Last, but certainly not least, are the incredible individual philanthropists who have made an indelible mark on both the Latino community and the nation as a whole. The Hispanic Scholarship Fund, for example, was started by a man named Ernest Robles. Ernest mortgaged his home for $30,000 in order to establish the organization and help Latino students attain degrees: since its founding, the organization has granted more than $700 million in scholarships to more than sixty-five thousand students. Robles, unbeknownst to him, began a movement nearly fifty years ago that would help educate and change the lives of future generations of Latinos in the United States.
As a community, we need to do more to celebrate the accomplishments of individual philanthropists like Ernest, of organizations like HIP, and of giving circles like the Latino Giving Circle Network. We need to share their stories and invite others to do so as well. Perhaps then we can begin to change the narrative about Latinos’ philanthropic contributions to the US and show the media industry that those contributions—like all other contributions by the Latino community—are worthy of being highlighted, recognized, and celebrated.

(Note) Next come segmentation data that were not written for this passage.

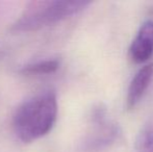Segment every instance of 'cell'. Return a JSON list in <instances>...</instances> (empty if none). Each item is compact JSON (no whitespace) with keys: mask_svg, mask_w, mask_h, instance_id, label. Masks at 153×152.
I'll return each mask as SVG.
<instances>
[{"mask_svg":"<svg viewBox=\"0 0 153 152\" xmlns=\"http://www.w3.org/2000/svg\"><path fill=\"white\" fill-rule=\"evenodd\" d=\"M59 105L53 91H45L25 100L17 108L13 126L17 136L31 143L46 136L56 122Z\"/></svg>","mask_w":153,"mask_h":152,"instance_id":"obj_1","label":"cell"},{"mask_svg":"<svg viewBox=\"0 0 153 152\" xmlns=\"http://www.w3.org/2000/svg\"><path fill=\"white\" fill-rule=\"evenodd\" d=\"M92 4L87 0L70 1H31L25 6L10 30L13 33H30L50 26L67 18L77 15Z\"/></svg>","mask_w":153,"mask_h":152,"instance_id":"obj_2","label":"cell"},{"mask_svg":"<svg viewBox=\"0 0 153 152\" xmlns=\"http://www.w3.org/2000/svg\"><path fill=\"white\" fill-rule=\"evenodd\" d=\"M90 128L80 141V149L85 152L102 151L113 145L120 134L117 123L109 118L103 105H96L90 113Z\"/></svg>","mask_w":153,"mask_h":152,"instance_id":"obj_3","label":"cell"},{"mask_svg":"<svg viewBox=\"0 0 153 152\" xmlns=\"http://www.w3.org/2000/svg\"><path fill=\"white\" fill-rule=\"evenodd\" d=\"M153 56V21H146L140 27L129 47V57L135 64L146 63Z\"/></svg>","mask_w":153,"mask_h":152,"instance_id":"obj_4","label":"cell"},{"mask_svg":"<svg viewBox=\"0 0 153 152\" xmlns=\"http://www.w3.org/2000/svg\"><path fill=\"white\" fill-rule=\"evenodd\" d=\"M153 80V63L143 66L132 77L127 89L126 106L128 110L133 108L143 98L146 91Z\"/></svg>","mask_w":153,"mask_h":152,"instance_id":"obj_5","label":"cell"},{"mask_svg":"<svg viewBox=\"0 0 153 152\" xmlns=\"http://www.w3.org/2000/svg\"><path fill=\"white\" fill-rule=\"evenodd\" d=\"M61 62L59 59H41L28 65H25L21 69V73L27 75H47L52 74L59 70Z\"/></svg>","mask_w":153,"mask_h":152,"instance_id":"obj_6","label":"cell"},{"mask_svg":"<svg viewBox=\"0 0 153 152\" xmlns=\"http://www.w3.org/2000/svg\"><path fill=\"white\" fill-rule=\"evenodd\" d=\"M134 149L137 152H153V119L149 120L137 132Z\"/></svg>","mask_w":153,"mask_h":152,"instance_id":"obj_7","label":"cell"},{"mask_svg":"<svg viewBox=\"0 0 153 152\" xmlns=\"http://www.w3.org/2000/svg\"><path fill=\"white\" fill-rule=\"evenodd\" d=\"M151 13H152V14H153V7L151 8Z\"/></svg>","mask_w":153,"mask_h":152,"instance_id":"obj_8","label":"cell"}]
</instances>
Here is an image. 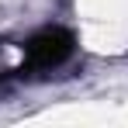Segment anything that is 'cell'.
I'll list each match as a JSON object with an SVG mask.
<instances>
[{
    "mask_svg": "<svg viewBox=\"0 0 128 128\" xmlns=\"http://www.w3.org/2000/svg\"><path fill=\"white\" fill-rule=\"evenodd\" d=\"M69 52H73V38L66 31H59V28H48L42 35H35L28 42V48H24L31 69H52V66H59L62 59H69Z\"/></svg>",
    "mask_w": 128,
    "mask_h": 128,
    "instance_id": "6da1fadb",
    "label": "cell"
}]
</instances>
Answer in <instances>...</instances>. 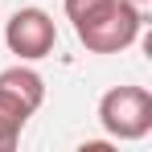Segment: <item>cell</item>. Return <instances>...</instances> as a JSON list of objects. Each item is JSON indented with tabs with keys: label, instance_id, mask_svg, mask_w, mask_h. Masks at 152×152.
<instances>
[{
	"label": "cell",
	"instance_id": "obj_3",
	"mask_svg": "<svg viewBox=\"0 0 152 152\" xmlns=\"http://www.w3.org/2000/svg\"><path fill=\"white\" fill-rule=\"evenodd\" d=\"M99 124L111 140H144L152 132V95L144 86H111L99 99Z\"/></svg>",
	"mask_w": 152,
	"mask_h": 152
},
{
	"label": "cell",
	"instance_id": "obj_5",
	"mask_svg": "<svg viewBox=\"0 0 152 152\" xmlns=\"http://www.w3.org/2000/svg\"><path fill=\"white\" fill-rule=\"evenodd\" d=\"M124 4L140 17V21H148V17H152V0H124Z\"/></svg>",
	"mask_w": 152,
	"mask_h": 152
},
{
	"label": "cell",
	"instance_id": "obj_2",
	"mask_svg": "<svg viewBox=\"0 0 152 152\" xmlns=\"http://www.w3.org/2000/svg\"><path fill=\"white\" fill-rule=\"evenodd\" d=\"M45 103V78L33 66H8L0 74V152H12L33 111Z\"/></svg>",
	"mask_w": 152,
	"mask_h": 152
},
{
	"label": "cell",
	"instance_id": "obj_1",
	"mask_svg": "<svg viewBox=\"0 0 152 152\" xmlns=\"http://www.w3.org/2000/svg\"><path fill=\"white\" fill-rule=\"evenodd\" d=\"M66 17L74 21L78 41L91 53H119L136 45L144 21L124 0H66Z\"/></svg>",
	"mask_w": 152,
	"mask_h": 152
},
{
	"label": "cell",
	"instance_id": "obj_4",
	"mask_svg": "<svg viewBox=\"0 0 152 152\" xmlns=\"http://www.w3.org/2000/svg\"><path fill=\"white\" fill-rule=\"evenodd\" d=\"M4 41H8V53H17L21 62H41L58 45V25L41 8H17L4 25Z\"/></svg>",
	"mask_w": 152,
	"mask_h": 152
}]
</instances>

The views expressed in this article are those of the author and do not necessarily reflect the position of Hispanic Executive or Guerrero Media.
As the director for corporate partnerships at Children’s Health, Aracely Muñoz leads a team focused on collaborating and engaging with companies that choose to partner with Children’s Health as their cause of choice in the greater Dallas and Collin County community. Her team raises several million dollars annually to help provide critical care and resources to patients and families treated at the hospital.
Muñoz is the chair of the XIX Society at the Texas Women’s Foundation, a member of DFW H100, a part of the H100 Latina Giving Circle, and a board member for Educational Opportunities, an organization dedicated to providing scholarships and mentorship opportunities underserved youth that graduate from Dallas Independent School District high schools. In 2018, Muñoz won the La Cima Latina Leader award from the Greater Dallas Hispanic Chamber of Commerce in the nonprofit category. More recently, she was included in the Association of Healthcare Philanthropy’s 2021 class of 40 Under 40 leaders and in the Dallas Business Journal’s 2022 class.
Muñoz has an MBA from the University of Massachusetts Amherst, a master’s degree in global leadership from Dallas Baptist University, and a BA in Latin American studies from Brown University.